Repeat the records below exactly.

(DATA IN THIS EXERCISE begins)

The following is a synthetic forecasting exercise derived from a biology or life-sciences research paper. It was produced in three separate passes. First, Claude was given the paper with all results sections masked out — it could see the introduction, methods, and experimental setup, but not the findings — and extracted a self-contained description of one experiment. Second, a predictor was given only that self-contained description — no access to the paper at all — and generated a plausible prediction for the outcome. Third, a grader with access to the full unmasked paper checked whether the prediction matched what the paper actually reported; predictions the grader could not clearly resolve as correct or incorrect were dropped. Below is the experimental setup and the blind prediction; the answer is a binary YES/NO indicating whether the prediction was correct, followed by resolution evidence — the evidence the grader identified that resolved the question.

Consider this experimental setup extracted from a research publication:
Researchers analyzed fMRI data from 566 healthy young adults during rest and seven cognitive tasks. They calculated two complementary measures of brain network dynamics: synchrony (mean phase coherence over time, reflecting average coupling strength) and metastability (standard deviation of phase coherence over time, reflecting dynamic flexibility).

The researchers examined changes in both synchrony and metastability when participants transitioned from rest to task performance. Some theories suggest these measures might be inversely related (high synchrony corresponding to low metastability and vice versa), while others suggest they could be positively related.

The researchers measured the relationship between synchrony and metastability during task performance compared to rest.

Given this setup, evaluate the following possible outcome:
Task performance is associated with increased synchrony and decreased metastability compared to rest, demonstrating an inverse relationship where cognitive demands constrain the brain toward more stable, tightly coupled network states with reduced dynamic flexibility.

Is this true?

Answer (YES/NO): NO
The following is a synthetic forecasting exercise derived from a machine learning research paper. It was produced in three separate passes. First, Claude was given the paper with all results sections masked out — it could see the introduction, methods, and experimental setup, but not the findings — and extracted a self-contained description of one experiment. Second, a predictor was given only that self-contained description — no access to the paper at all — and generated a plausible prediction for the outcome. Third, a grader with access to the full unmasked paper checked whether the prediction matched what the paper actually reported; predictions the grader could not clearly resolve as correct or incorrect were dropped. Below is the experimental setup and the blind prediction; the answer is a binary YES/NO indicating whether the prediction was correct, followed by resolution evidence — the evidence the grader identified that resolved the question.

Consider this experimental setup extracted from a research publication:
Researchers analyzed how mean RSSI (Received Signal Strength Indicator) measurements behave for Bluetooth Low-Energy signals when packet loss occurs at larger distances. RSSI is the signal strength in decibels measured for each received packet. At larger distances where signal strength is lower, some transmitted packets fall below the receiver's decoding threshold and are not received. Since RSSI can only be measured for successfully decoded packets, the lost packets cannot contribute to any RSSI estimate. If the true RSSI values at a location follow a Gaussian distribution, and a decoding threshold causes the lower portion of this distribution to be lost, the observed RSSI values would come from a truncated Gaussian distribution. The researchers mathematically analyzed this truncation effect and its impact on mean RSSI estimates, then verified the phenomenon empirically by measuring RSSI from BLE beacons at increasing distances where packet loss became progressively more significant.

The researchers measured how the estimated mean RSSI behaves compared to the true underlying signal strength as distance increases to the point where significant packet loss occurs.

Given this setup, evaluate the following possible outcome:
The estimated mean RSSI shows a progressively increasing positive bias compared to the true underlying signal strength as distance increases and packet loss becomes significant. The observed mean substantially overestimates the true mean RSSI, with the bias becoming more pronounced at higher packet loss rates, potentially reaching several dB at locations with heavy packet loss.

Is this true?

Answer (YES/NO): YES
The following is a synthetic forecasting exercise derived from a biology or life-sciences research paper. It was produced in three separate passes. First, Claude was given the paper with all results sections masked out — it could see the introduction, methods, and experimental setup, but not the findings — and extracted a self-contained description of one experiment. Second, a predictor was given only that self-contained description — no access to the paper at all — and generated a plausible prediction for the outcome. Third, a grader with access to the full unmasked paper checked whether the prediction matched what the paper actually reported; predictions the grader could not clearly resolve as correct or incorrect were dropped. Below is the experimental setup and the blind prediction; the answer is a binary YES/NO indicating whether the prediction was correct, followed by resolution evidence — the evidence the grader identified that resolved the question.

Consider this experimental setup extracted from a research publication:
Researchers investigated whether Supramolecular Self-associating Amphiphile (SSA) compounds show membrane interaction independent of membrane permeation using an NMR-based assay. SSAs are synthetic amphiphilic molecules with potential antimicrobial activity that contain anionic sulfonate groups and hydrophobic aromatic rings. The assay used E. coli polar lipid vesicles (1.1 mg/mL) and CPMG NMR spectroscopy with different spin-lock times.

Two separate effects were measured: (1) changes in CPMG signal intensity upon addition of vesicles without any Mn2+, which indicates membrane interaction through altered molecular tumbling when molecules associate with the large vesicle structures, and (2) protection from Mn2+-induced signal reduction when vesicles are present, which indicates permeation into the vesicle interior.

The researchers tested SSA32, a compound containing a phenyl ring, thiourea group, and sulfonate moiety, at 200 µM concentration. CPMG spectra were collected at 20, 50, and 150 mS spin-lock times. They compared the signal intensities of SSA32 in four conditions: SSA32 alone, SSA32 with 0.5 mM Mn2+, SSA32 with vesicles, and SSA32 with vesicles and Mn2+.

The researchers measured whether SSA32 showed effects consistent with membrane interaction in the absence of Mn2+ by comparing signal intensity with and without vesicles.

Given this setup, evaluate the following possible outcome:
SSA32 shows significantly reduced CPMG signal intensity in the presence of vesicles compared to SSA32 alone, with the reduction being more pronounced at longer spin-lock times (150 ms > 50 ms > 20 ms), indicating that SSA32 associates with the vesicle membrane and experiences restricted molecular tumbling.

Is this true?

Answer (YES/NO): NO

(DATA IN THIS EXERCISE ends)

§ RESULT OF THE TASK:
The following is a synthetic forecasting exercise derived from a biology or life-sciences research paper. It was produced in three separate passes. First, Claude was given the paper with all results sections masked out — it could see the introduction, methods, and experimental setup, but not the findings — and extracted a self-contained description of one experiment. Second, a predictor was given only that self-contained description — no access to the paper at all — and generated a plausible prediction for the outcome. Third, a grader with access to the full unmasked paper checked whether the prediction matched what the paper actually reported; predictions the grader could not clearly resolve as correct or incorrect were dropped. Below is the experimental setup and the blind prediction; the answer is a binary YES/NO indicating whether the prediction was correct, followed by resolution evidence — the evidence the grader identified that resolved the question.

Consider this experimental setup extracted from a research publication:
Researchers analyzed fMRI data from 566 healthy young adults during rest and seven cognitive tasks. They calculated two complementary measures of brain network dynamics: synchrony (mean phase coherence over time, reflecting average coupling strength) and metastability (standard deviation of phase coherence over time, reflecting dynamic flexibility).

The researchers examined changes in both synchrony and metastability when participants transitioned from rest to task performance. Some theories suggest these measures might be inversely related (high synchrony corresponding to low metastability and vice versa), while others suggest they could be positively related.

The researchers measured the relationship between synchrony and metastability during task performance compared to rest.

Given this setup, evaluate the following possible outcome:
Task performance is associated with increased synchrony and decreased metastability compared to rest, demonstrating an inverse relationship where cognitive demands constrain the brain toward more stable, tightly coupled network states with reduced dynamic flexibility.

Is this true?

Answer (YES/NO): NO
The following is a synthetic forecasting exercise derived from a machine learning research paper. It was produced in three separate passes. First, Claude was given the paper with all results sections masked out — it could see the introduction, methods, and experimental setup, but not the findings — and extracted a self-contained description of one experiment. Second, a predictor was given only that self-contained description — no access to the paper at all — and generated a plausible prediction for the outcome. Third, a grader with access to the full unmasked paper checked whether the prediction matched what the paper actually reported; predictions the grader could not clearly resolve as correct or incorrect were dropped. Below is the experimental setup and the blind prediction; the answer is a binary YES/NO indicating whether the prediction was correct, followed by resolution evidence — the evidence the grader identified that resolved the question.

Consider this experimental setup extracted from a research publication:
Researchers analyzed how mean RSSI (Received Signal Strength Indicator) measurements behave for Bluetooth Low-Energy signals when packet loss occurs at larger distances. RSSI is the signal strength in decibels measured for each received packet. At larger distances where signal strength is lower, some transmitted packets fall below the receiver's decoding threshold and are not received. Since RSSI can only be measured for successfully decoded packets, the lost packets cannot contribute to any RSSI estimate. If the true RSSI values at a location follow a Gaussian distribution, and a decoding threshold causes the lower portion of this distribution to be lost, the observed RSSI values would come from a truncated Gaussian distribution. The researchers mathematically analyzed this truncation effect and its impact on mean RSSI estimates, then verified the phenomenon empirically by measuring RSSI from BLE beacons at increasing distances where packet loss became progressively more significant.

The researchers measured how the estimated mean RSSI behaves compared to the true underlying signal strength as distance increases to the point where significant packet loss occurs.

Given this setup, evaluate the following possible outcome:
The estimated mean RSSI shows a progressively increasing positive bias compared to the true underlying signal strength as distance increases and packet loss becomes significant. The observed mean substantially overestimates the true mean RSSI, with the bias becoming more pronounced at higher packet loss rates, potentially reaching several dB at locations with heavy packet loss.

Is this true?

Answer (YES/NO): YES
The following is a synthetic forecasting exercise derived from a biology or life-sciences research paper. It was produced in three separate passes. First, Claude was given the paper with all results sections masked out — it could see the introduction, methods, and experimental setup, but not the findings — and extracted a self-contained description of one experiment. Second, a predictor was given only that self-contained description — no access to the paper at all — and generated a plausible prediction for the outcome. Third, a grader with access to the full unmasked paper checked whether the prediction matched what the paper actually reported; predictions the grader could not clearly resolve as correct or incorrect were dropped. Below is the experimental setup and the blind prediction; the answer is a binary YES/NO indicating whether the prediction was correct, followed by resolution evidence — the evidence the grader identified that resolved the question.

Consider this experimental setup extracted from a research publication:
Researchers investigated whether Supramolecular Self-associating Amphiphile (SSA) compounds show membrane interaction independent of membrane permeation using an NMR-based assay. SSAs are synthetic amphiphilic molecules with potential antimicrobial activity that contain anionic sulfonate groups and hydrophobic aromatic rings. The assay used E. coli polar lipid vesicles (1.1 mg/mL) and CPMG NMR spectroscopy with different spin-lock times.

Two separate effects were measured: (1) changes in CPMG signal intensity upon addition of vesicles without any Mn2+, which indicates membrane interaction through altered molecular tumbling when molecules associate with the large vesicle structures, and (2) protection from Mn2+-induced signal reduction when vesicles are present, which indicates permeation into the vesicle interior.

The researchers tested SSA32, a compound containing a phenyl ring, thiourea group, and sulfonate moiety, at 200 µM concentration. CPMG spectra were collected at 20, 50, and 150 mS spin-lock times. They compared the signal intensities of SSA32 in four conditions: SSA32 alone, SSA32 with 0.5 mM Mn2+, SSA32 with vesicles, and SSA32 with vesicles and Mn2+.

The researchers measured whether SSA32 showed effects consistent with membrane interaction in the absence of Mn2+ by comparing signal intensity with and without vesicles.

Given this setup, evaluate the following possible outcome:
SSA32 shows significantly reduced CPMG signal intensity in the presence of vesicles compared to SSA32 alone, with the reduction being more pronounced at longer spin-lock times (150 ms > 50 ms > 20 ms), indicating that SSA32 associates with the vesicle membrane and experiences restricted molecular tumbling.

Is this true?

Answer (YES/NO): NO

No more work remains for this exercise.